The McGill University-led study published last week in Environmental Research Letters presents close to 30 years of aerial surveys and extensive ground mapping of the Eureka Sound Lowlands area of Ellesmere and Axel Heiberg Islands located at approximately 80 °N.
The research team was focusing on a particular landform – a retrogressive thaw slump (RTS). An RTS develops as the ice within the permafrost melts and the land slips down in a horseshoe-shaped feature. This leaves a steep headscarp (erosional face of the landslide), made up of unfrozen soil overlying the ice-rich permafrost.
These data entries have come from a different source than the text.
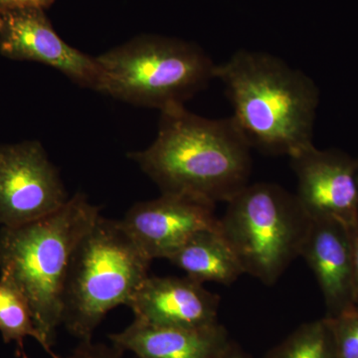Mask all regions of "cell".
Segmentation results:
<instances>
[{"label":"cell","instance_id":"277c9868","mask_svg":"<svg viewBox=\"0 0 358 358\" xmlns=\"http://www.w3.org/2000/svg\"><path fill=\"white\" fill-rule=\"evenodd\" d=\"M150 264L120 220L99 216L71 259L63 292L62 324L80 341L92 339L108 313L128 306L150 275Z\"/></svg>","mask_w":358,"mask_h":358},{"label":"cell","instance_id":"cb8c5ba5","mask_svg":"<svg viewBox=\"0 0 358 358\" xmlns=\"http://www.w3.org/2000/svg\"><path fill=\"white\" fill-rule=\"evenodd\" d=\"M357 159V162H358V159Z\"/></svg>","mask_w":358,"mask_h":358},{"label":"cell","instance_id":"5b68a950","mask_svg":"<svg viewBox=\"0 0 358 358\" xmlns=\"http://www.w3.org/2000/svg\"><path fill=\"white\" fill-rule=\"evenodd\" d=\"M101 93L160 113L182 107L215 79V63L192 42L143 35L98 56Z\"/></svg>","mask_w":358,"mask_h":358},{"label":"cell","instance_id":"603a6c76","mask_svg":"<svg viewBox=\"0 0 358 358\" xmlns=\"http://www.w3.org/2000/svg\"><path fill=\"white\" fill-rule=\"evenodd\" d=\"M23 358H28V357H23Z\"/></svg>","mask_w":358,"mask_h":358},{"label":"cell","instance_id":"8992f818","mask_svg":"<svg viewBox=\"0 0 358 358\" xmlns=\"http://www.w3.org/2000/svg\"><path fill=\"white\" fill-rule=\"evenodd\" d=\"M310 222L296 194L275 183H249L227 202L218 229L245 274L272 286L300 256Z\"/></svg>","mask_w":358,"mask_h":358},{"label":"cell","instance_id":"5bb4252c","mask_svg":"<svg viewBox=\"0 0 358 358\" xmlns=\"http://www.w3.org/2000/svg\"><path fill=\"white\" fill-rule=\"evenodd\" d=\"M169 261L202 284L214 282L229 286L245 274L218 227L196 233Z\"/></svg>","mask_w":358,"mask_h":358},{"label":"cell","instance_id":"e0dca14e","mask_svg":"<svg viewBox=\"0 0 358 358\" xmlns=\"http://www.w3.org/2000/svg\"><path fill=\"white\" fill-rule=\"evenodd\" d=\"M333 331L336 358H358V312L355 308L327 317Z\"/></svg>","mask_w":358,"mask_h":358},{"label":"cell","instance_id":"7c38bea8","mask_svg":"<svg viewBox=\"0 0 358 358\" xmlns=\"http://www.w3.org/2000/svg\"><path fill=\"white\" fill-rule=\"evenodd\" d=\"M353 228L331 219H312L300 256L324 294L329 317L355 307Z\"/></svg>","mask_w":358,"mask_h":358},{"label":"cell","instance_id":"9c48e42d","mask_svg":"<svg viewBox=\"0 0 358 358\" xmlns=\"http://www.w3.org/2000/svg\"><path fill=\"white\" fill-rule=\"evenodd\" d=\"M291 159L299 201L310 219L358 226V162L338 150L305 148Z\"/></svg>","mask_w":358,"mask_h":358},{"label":"cell","instance_id":"3957f363","mask_svg":"<svg viewBox=\"0 0 358 358\" xmlns=\"http://www.w3.org/2000/svg\"><path fill=\"white\" fill-rule=\"evenodd\" d=\"M76 193L59 210L33 222L0 228V278L20 289L31 308L45 352H52L62 324V298L75 249L100 216Z\"/></svg>","mask_w":358,"mask_h":358},{"label":"cell","instance_id":"52a82bcc","mask_svg":"<svg viewBox=\"0 0 358 358\" xmlns=\"http://www.w3.org/2000/svg\"><path fill=\"white\" fill-rule=\"evenodd\" d=\"M70 199L39 141L0 147V226L15 227L59 210Z\"/></svg>","mask_w":358,"mask_h":358},{"label":"cell","instance_id":"8fae6325","mask_svg":"<svg viewBox=\"0 0 358 358\" xmlns=\"http://www.w3.org/2000/svg\"><path fill=\"white\" fill-rule=\"evenodd\" d=\"M220 298L188 277L148 275L129 301L134 320L150 326L201 329L217 324Z\"/></svg>","mask_w":358,"mask_h":358},{"label":"cell","instance_id":"9a60e30c","mask_svg":"<svg viewBox=\"0 0 358 358\" xmlns=\"http://www.w3.org/2000/svg\"><path fill=\"white\" fill-rule=\"evenodd\" d=\"M0 333L6 343L15 341L22 358L24 339H36L43 348V341L35 327L34 320L25 296L11 282L0 278Z\"/></svg>","mask_w":358,"mask_h":358},{"label":"cell","instance_id":"ba28073f","mask_svg":"<svg viewBox=\"0 0 358 358\" xmlns=\"http://www.w3.org/2000/svg\"><path fill=\"white\" fill-rule=\"evenodd\" d=\"M0 52L13 60L50 66L75 84L102 92L103 72L96 57L66 43L41 9L0 13Z\"/></svg>","mask_w":358,"mask_h":358},{"label":"cell","instance_id":"7402d4cb","mask_svg":"<svg viewBox=\"0 0 358 358\" xmlns=\"http://www.w3.org/2000/svg\"><path fill=\"white\" fill-rule=\"evenodd\" d=\"M355 310H357L358 312V303H357V305H355Z\"/></svg>","mask_w":358,"mask_h":358},{"label":"cell","instance_id":"d6986e66","mask_svg":"<svg viewBox=\"0 0 358 358\" xmlns=\"http://www.w3.org/2000/svg\"><path fill=\"white\" fill-rule=\"evenodd\" d=\"M54 0H0V13L21 9H45L53 3Z\"/></svg>","mask_w":358,"mask_h":358},{"label":"cell","instance_id":"ac0fdd59","mask_svg":"<svg viewBox=\"0 0 358 358\" xmlns=\"http://www.w3.org/2000/svg\"><path fill=\"white\" fill-rule=\"evenodd\" d=\"M122 350L115 345L94 343L92 339L82 341L74 352L66 358H122Z\"/></svg>","mask_w":358,"mask_h":358},{"label":"cell","instance_id":"2e32d148","mask_svg":"<svg viewBox=\"0 0 358 358\" xmlns=\"http://www.w3.org/2000/svg\"><path fill=\"white\" fill-rule=\"evenodd\" d=\"M268 358H336L329 319L303 324L273 350Z\"/></svg>","mask_w":358,"mask_h":358},{"label":"cell","instance_id":"ffe728a7","mask_svg":"<svg viewBox=\"0 0 358 358\" xmlns=\"http://www.w3.org/2000/svg\"><path fill=\"white\" fill-rule=\"evenodd\" d=\"M352 244L353 263H355V298H357V303H358V226L352 229Z\"/></svg>","mask_w":358,"mask_h":358},{"label":"cell","instance_id":"4fadbf2b","mask_svg":"<svg viewBox=\"0 0 358 358\" xmlns=\"http://www.w3.org/2000/svg\"><path fill=\"white\" fill-rule=\"evenodd\" d=\"M113 345L136 358H218L227 346L220 324L201 329L150 326L138 320L124 331L110 334Z\"/></svg>","mask_w":358,"mask_h":358},{"label":"cell","instance_id":"30bf717a","mask_svg":"<svg viewBox=\"0 0 358 358\" xmlns=\"http://www.w3.org/2000/svg\"><path fill=\"white\" fill-rule=\"evenodd\" d=\"M122 228L150 259H167L196 233L218 227L215 205L179 194L136 203L120 220Z\"/></svg>","mask_w":358,"mask_h":358},{"label":"cell","instance_id":"44dd1931","mask_svg":"<svg viewBox=\"0 0 358 358\" xmlns=\"http://www.w3.org/2000/svg\"><path fill=\"white\" fill-rule=\"evenodd\" d=\"M218 358H250L246 353L242 352L237 345H232V343H228L227 346L224 348L221 355H219Z\"/></svg>","mask_w":358,"mask_h":358},{"label":"cell","instance_id":"6da1fadb","mask_svg":"<svg viewBox=\"0 0 358 358\" xmlns=\"http://www.w3.org/2000/svg\"><path fill=\"white\" fill-rule=\"evenodd\" d=\"M251 150L234 117L207 119L182 106L160 113L152 145L129 157L162 193L216 205L249 185Z\"/></svg>","mask_w":358,"mask_h":358},{"label":"cell","instance_id":"7a4b0ae2","mask_svg":"<svg viewBox=\"0 0 358 358\" xmlns=\"http://www.w3.org/2000/svg\"><path fill=\"white\" fill-rule=\"evenodd\" d=\"M215 79L252 148L292 157L313 145L320 92L305 73L272 54L240 50L216 66Z\"/></svg>","mask_w":358,"mask_h":358}]
</instances>
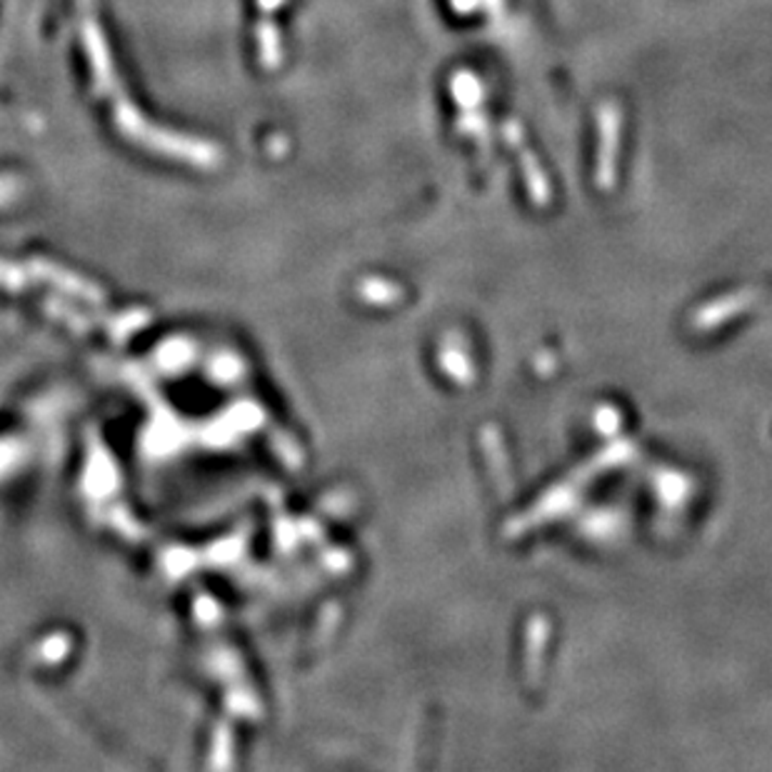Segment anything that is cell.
<instances>
[{
    "label": "cell",
    "mask_w": 772,
    "mask_h": 772,
    "mask_svg": "<svg viewBox=\"0 0 772 772\" xmlns=\"http://www.w3.org/2000/svg\"><path fill=\"white\" fill-rule=\"evenodd\" d=\"M258 3H260L262 11H273V8L281 3V0H258Z\"/></svg>",
    "instance_id": "7a4b0ae2"
},
{
    "label": "cell",
    "mask_w": 772,
    "mask_h": 772,
    "mask_svg": "<svg viewBox=\"0 0 772 772\" xmlns=\"http://www.w3.org/2000/svg\"><path fill=\"white\" fill-rule=\"evenodd\" d=\"M76 23L80 33V43H83L86 57L90 63V76H93L95 93L103 101L111 103L113 123L118 126L120 136L128 138L130 143L145 147L153 155H166L172 160L191 163L201 168H216L220 163V147L213 145L203 138H191L183 133H172L168 128L155 126L141 115V111L130 103V98L123 88L118 70H115L108 40L98 21L95 0H76Z\"/></svg>",
    "instance_id": "6da1fadb"
}]
</instances>
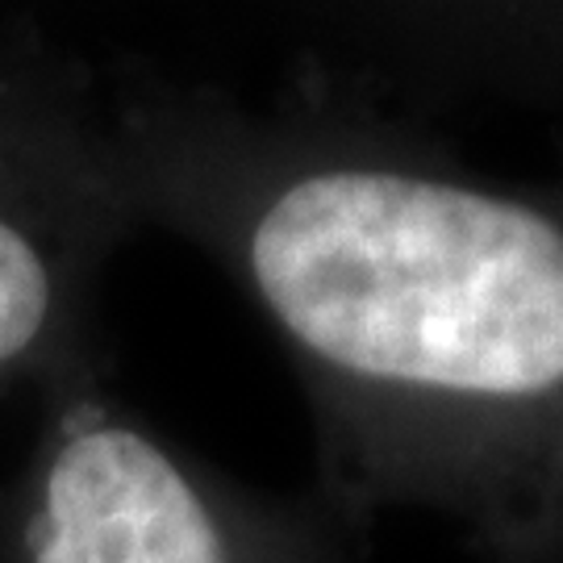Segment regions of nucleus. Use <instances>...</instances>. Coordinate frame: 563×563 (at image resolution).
Here are the masks:
<instances>
[{
  "mask_svg": "<svg viewBox=\"0 0 563 563\" xmlns=\"http://www.w3.org/2000/svg\"><path fill=\"white\" fill-rule=\"evenodd\" d=\"M139 230L255 305L301 380L322 497L455 526L476 563H551L563 505V176L497 180L339 63L267 101L97 63Z\"/></svg>",
  "mask_w": 563,
  "mask_h": 563,
  "instance_id": "nucleus-1",
  "label": "nucleus"
},
{
  "mask_svg": "<svg viewBox=\"0 0 563 563\" xmlns=\"http://www.w3.org/2000/svg\"><path fill=\"white\" fill-rule=\"evenodd\" d=\"M134 234L97 59L0 21V401L113 376L101 280Z\"/></svg>",
  "mask_w": 563,
  "mask_h": 563,
  "instance_id": "nucleus-3",
  "label": "nucleus"
},
{
  "mask_svg": "<svg viewBox=\"0 0 563 563\" xmlns=\"http://www.w3.org/2000/svg\"><path fill=\"white\" fill-rule=\"evenodd\" d=\"M551 563H563V505H560V522H555V560Z\"/></svg>",
  "mask_w": 563,
  "mask_h": 563,
  "instance_id": "nucleus-4",
  "label": "nucleus"
},
{
  "mask_svg": "<svg viewBox=\"0 0 563 563\" xmlns=\"http://www.w3.org/2000/svg\"><path fill=\"white\" fill-rule=\"evenodd\" d=\"M0 563H363V534L318 493L234 481L109 380H80L42 397L0 481Z\"/></svg>",
  "mask_w": 563,
  "mask_h": 563,
  "instance_id": "nucleus-2",
  "label": "nucleus"
}]
</instances>
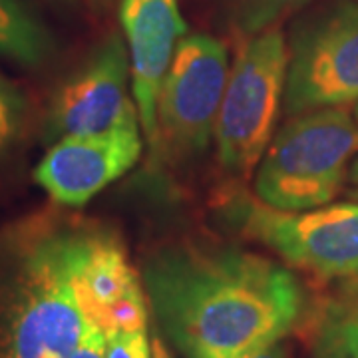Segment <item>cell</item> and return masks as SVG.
<instances>
[{
  "mask_svg": "<svg viewBox=\"0 0 358 358\" xmlns=\"http://www.w3.org/2000/svg\"><path fill=\"white\" fill-rule=\"evenodd\" d=\"M150 307L183 358H249L301 324L307 294L289 268L235 245L176 243L143 263Z\"/></svg>",
  "mask_w": 358,
  "mask_h": 358,
  "instance_id": "obj_1",
  "label": "cell"
},
{
  "mask_svg": "<svg viewBox=\"0 0 358 358\" xmlns=\"http://www.w3.org/2000/svg\"><path fill=\"white\" fill-rule=\"evenodd\" d=\"M108 227L42 209L0 229V358H68L90 322L76 275Z\"/></svg>",
  "mask_w": 358,
  "mask_h": 358,
  "instance_id": "obj_2",
  "label": "cell"
},
{
  "mask_svg": "<svg viewBox=\"0 0 358 358\" xmlns=\"http://www.w3.org/2000/svg\"><path fill=\"white\" fill-rule=\"evenodd\" d=\"M357 152L358 124L346 106L289 117L257 166L255 195L281 211L329 205Z\"/></svg>",
  "mask_w": 358,
  "mask_h": 358,
  "instance_id": "obj_3",
  "label": "cell"
},
{
  "mask_svg": "<svg viewBox=\"0 0 358 358\" xmlns=\"http://www.w3.org/2000/svg\"><path fill=\"white\" fill-rule=\"evenodd\" d=\"M287 68L289 48L281 26L243 38L235 54L213 138L219 164L237 178L255 171L275 136Z\"/></svg>",
  "mask_w": 358,
  "mask_h": 358,
  "instance_id": "obj_4",
  "label": "cell"
},
{
  "mask_svg": "<svg viewBox=\"0 0 358 358\" xmlns=\"http://www.w3.org/2000/svg\"><path fill=\"white\" fill-rule=\"evenodd\" d=\"M223 213L285 263L320 279L358 285V201L281 211L243 193L229 197Z\"/></svg>",
  "mask_w": 358,
  "mask_h": 358,
  "instance_id": "obj_5",
  "label": "cell"
},
{
  "mask_svg": "<svg viewBox=\"0 0 358 358\" xmlns=\"http://www.w3.org/2000/svg\"><path fill=\"white\" fill-rule=\"evenodd\" d=\"M287 117L358 103V0H336L289 30Z\"/></svg>",
  "mask_w": 358,
  "mask_h": 358,
  "instance_id": "obj_6",
  "label": "cell"
},
{
  "mask_svg": "<svg viewBox=\"0 0 358 358\" xmlns=\"http://www.w3.org/2000/svg\"><path fill=\"white\" fill-rule=\"evenodd\" d=\"M227 48L213 36L192 34L179 42L157 96V140L171 155L192 157L215 134L229 78Z\"/></svg>",
  "mask_w": 358,
  "mask_h": 358,
  "instance_id": "obj_7",
  "label": "cell"
},
{
  "mask_svg": "<svg viewBox=\"0 0 358 358\" xmlns=\"http://www.w3.org/2000/svg\"><path fill=\"white\" fill-rule=\"evenodd\" d=\"M141 150L140 114L131 106L112 128L54 141L34 169V181L56 205L80 209L126 176L138 164Z\"/></svg>",
  "mask_w": 358,
  "mask_h": 358,
  "instance_id": "obj_8",
  "label": "cell"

Retrogressive thaw slumps are well documented in the low Arctic, but due to the extremely cold climate found in the high Arctic polar regions, where average annual ground and air temperatures are -16.5 °C/2.3 °F, and -19.7 °C /-3.46 °F, respectively, and the fact that the permafrost is over 500 meters (or about 1/3 of a mile) thick, it has been assumed that the landscape was stable.
The McGill-led research team found the assumption was not true. “Our study suggests that the warming climate in the high Arctic, and more specifically the increases in summer air temperatures that we have seen in recent years, are initiating widespread changes in the landscape,” says Melissa Ward Jones, the study’s lead author and a Ph.D. candidate in McGill’s Department of Geography.
The most obvious changes researchers noted was in the terrain. “If that ice melts out, that ice was occupying a volume within your soil and so, if it melts, you lose that volume,” she said. “And so it lowers the landscapes, and it changes the surface.”
The largest slump Ward Jones measured was 17,000 square meters, about the size of two Canadian football fields. But she saw much larger ones from a helicopter. “If temperatures keep increasing, we’ll see more and more degradation occurring,” Ward Jones said. “And that degradation will cause a bunch of ecosystem and environmental changes.
“Despite the cold polar desert conditions that characterize much of the high Arctic, this research clearly demonstrates the complex nature of ice-rich permafrost systems and climate-permafrost interaction,” adds Wayne Pollard, a professor in McGill’s Department of Geography and co-author on the study.
“Furthermore, it raises concerns about the oversimplification of some studies that generalize about the links between global warming and permafrost degradation.”